Some of the video collaboration products that currently exist are the following.    Microsoft NetMeeting. Anyone who tried to use it knows its limitations: it is excruciatingly slow. Its video is close to unusable. The audio is poor. The user interface is hard to understand for all but basic calls.    Polycom, ViaVideo™. Viavideo™ is an H.323 appliance that contains a camera and some audio processing in a monitor-top housing with a USB connection to a PC. The product generates H.261 quality video at up to 384 K with the output on the PC screen in a window, and a screen emulation of an IR remote control for user interface. The video is acceptable, with the camera relatively poor. Audio quality is acceptable-echo cancellation is available, but the overall impression does not achieve the necessary transparency needed for effective communication. What the video does is to offer a level of video quality at a new price point, around $600. There is no presence, no telephone integration, no CTI. The size of the window of the PC screen limits what else one can do.    Webex, is a web-based conferencing product offered primarily as a service. The primary problem with it is bandwidth, because the current product is Internet (capital I) based. The present implementation is server based, which further limits what it can do. Webex has much more primitive shared surface options than NetMeeting, and offers low quality audio, no video, no CTI, no presence, etc.    Teraglobal is based on an Apple platform, which is presented not as a videophone but an entire application platform of which communication is but one capability. The technology is intimately tied to this platform and the underlying “DigitalDNA” Motorola PowerPC processor it runs on. The entire product is proprietary, having no commonality with any other elements. They have had to resort to building their own e-mail, calendaring and scheduling programs in order to obtain the integration that the need. It has Mbits/sec). Its survey tools conference control facilities, and similar capabilities push it into a large conference domain. Group collaboration does not require such capability and having to support that many participants degrades the user experience in comparison to smaller numbers of participants significantly. For example, the usual conference presentation is a single large view of the speaker, which is semi-automatically “handed-off,” with thumbnails of other participants updated every few seconds.
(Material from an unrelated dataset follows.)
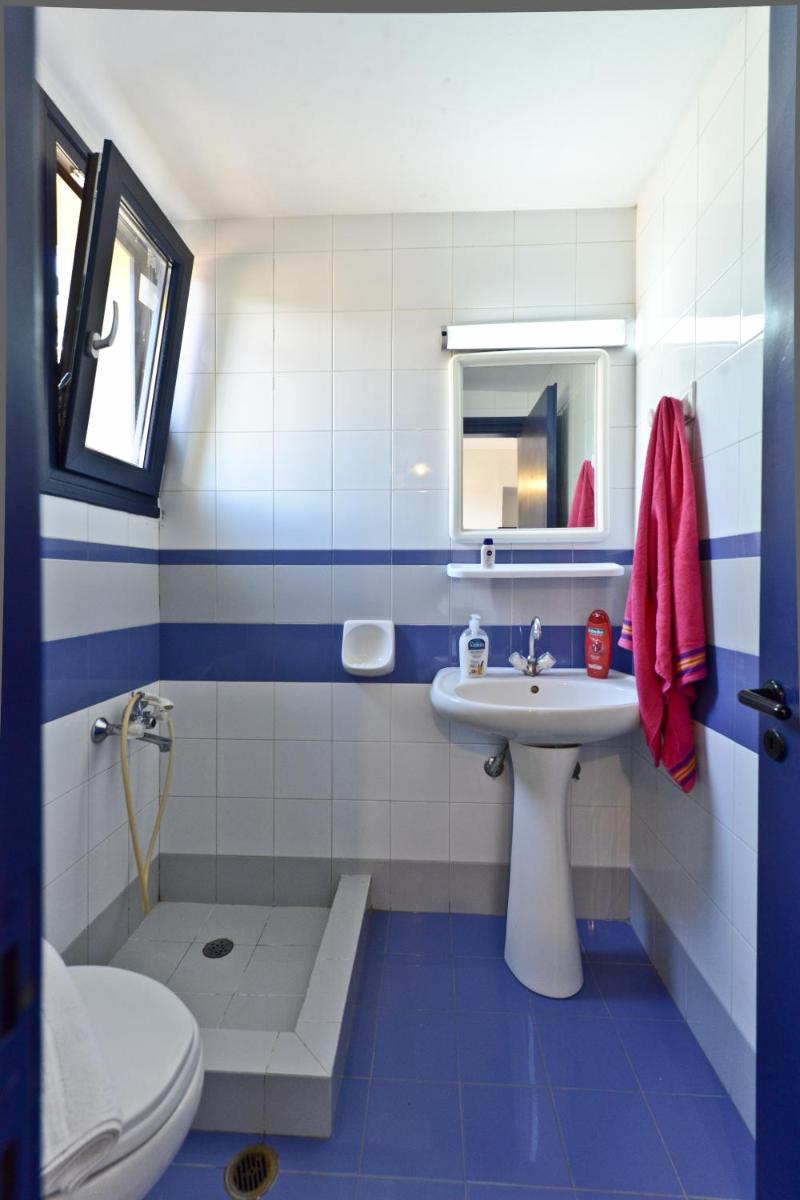 Milos Studios - Housity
The present invention consists of several end terminals (appliances), a set of servers which provide features not built into the appliances, and a set of gateways that connect the products to existing facilities and outside PSTN services. The basic functionality provided by the present invention is:                Telephony Services, with video available on all “on-net” calls, very high quality audio and video        Multiparty Conference Services, audio and video, ad hoc or prescheduled, completely self-serve, fully integrated into the telephony services        Presence Services—with a variety of tools to determine availability for collaboration        Shared Surface Services—electronic whiteboard, application sharing, document sharing, presentation broadcast via linked applications on an associated PC        Other value added services such as broadcast video TV distribution.        
The present invention is your telephone with dramatic new functionality, not your computer trying to do what your telephone does. This allows full concurrent use of your computer for the things that it is good at, while providing a flexible but application specific appliance for communication. The user interface and physical design can be tuned for this application, providing an instant on, highly reliable communications device like our current phones, something that the PC will never be. This approach also provides control over the operating environment of the device, eliminating the support problems related to PC hardware and software configuration issues.